— What to do —
Reproduce the records exactly. Leave the pictures out.

— Dataset records —

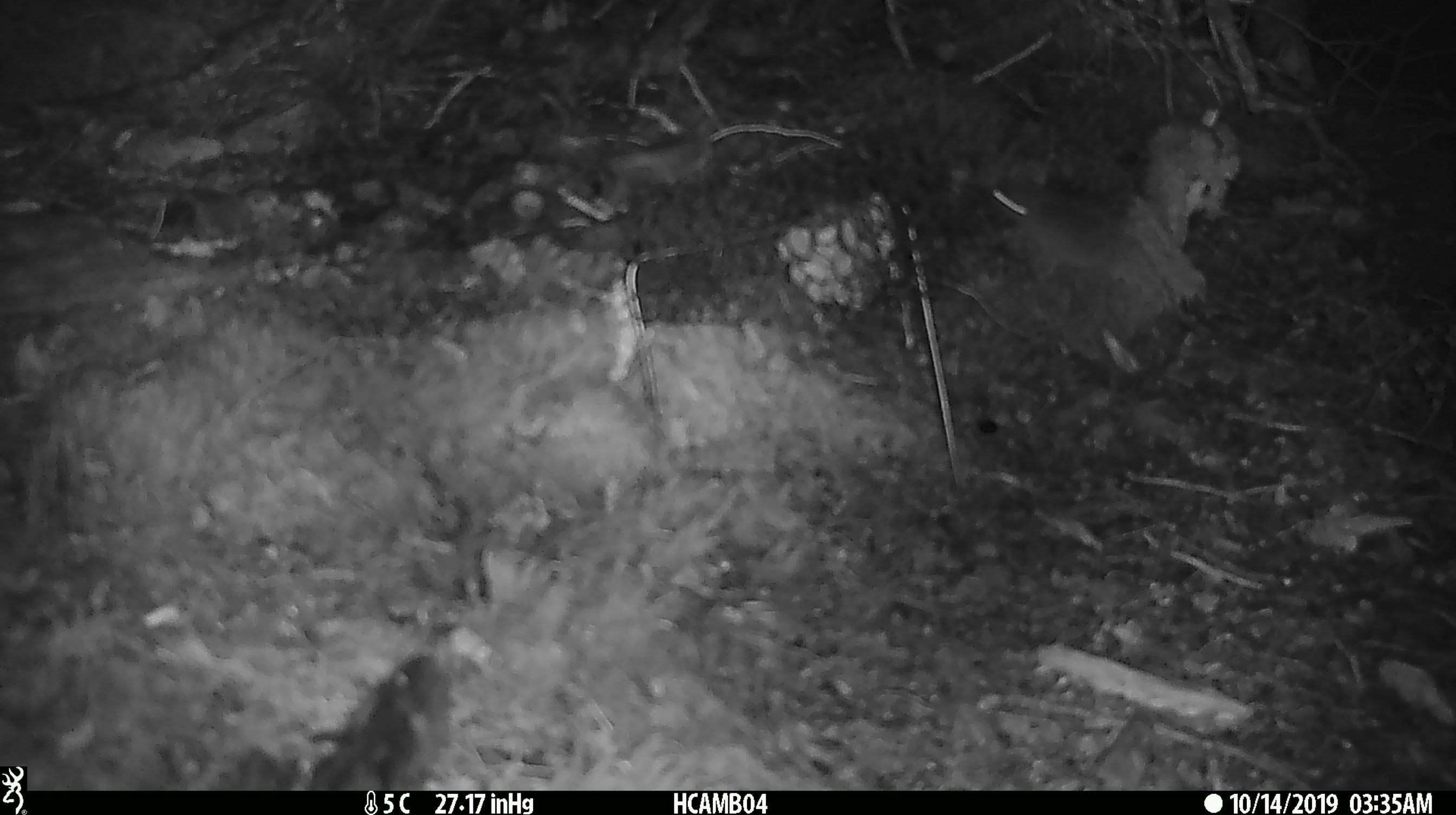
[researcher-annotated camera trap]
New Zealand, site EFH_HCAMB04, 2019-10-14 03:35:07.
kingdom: Animalia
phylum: Chordata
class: Mammalia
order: Rodentia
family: Muridae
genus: Mus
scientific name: Mus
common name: mouse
Mouse (Mus).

— Task result —
[researcher-annotated camera trap]
New Zealand, site EFH_HCAMB04, 2019-10-14 03:35:07.
kingdom: Animalia
phylum: Chordata
class: Mammalia
order: Rodentia
family: Muridae
genus: Mus
scientific name: Mus
common name: mouse
Mouse (Mus).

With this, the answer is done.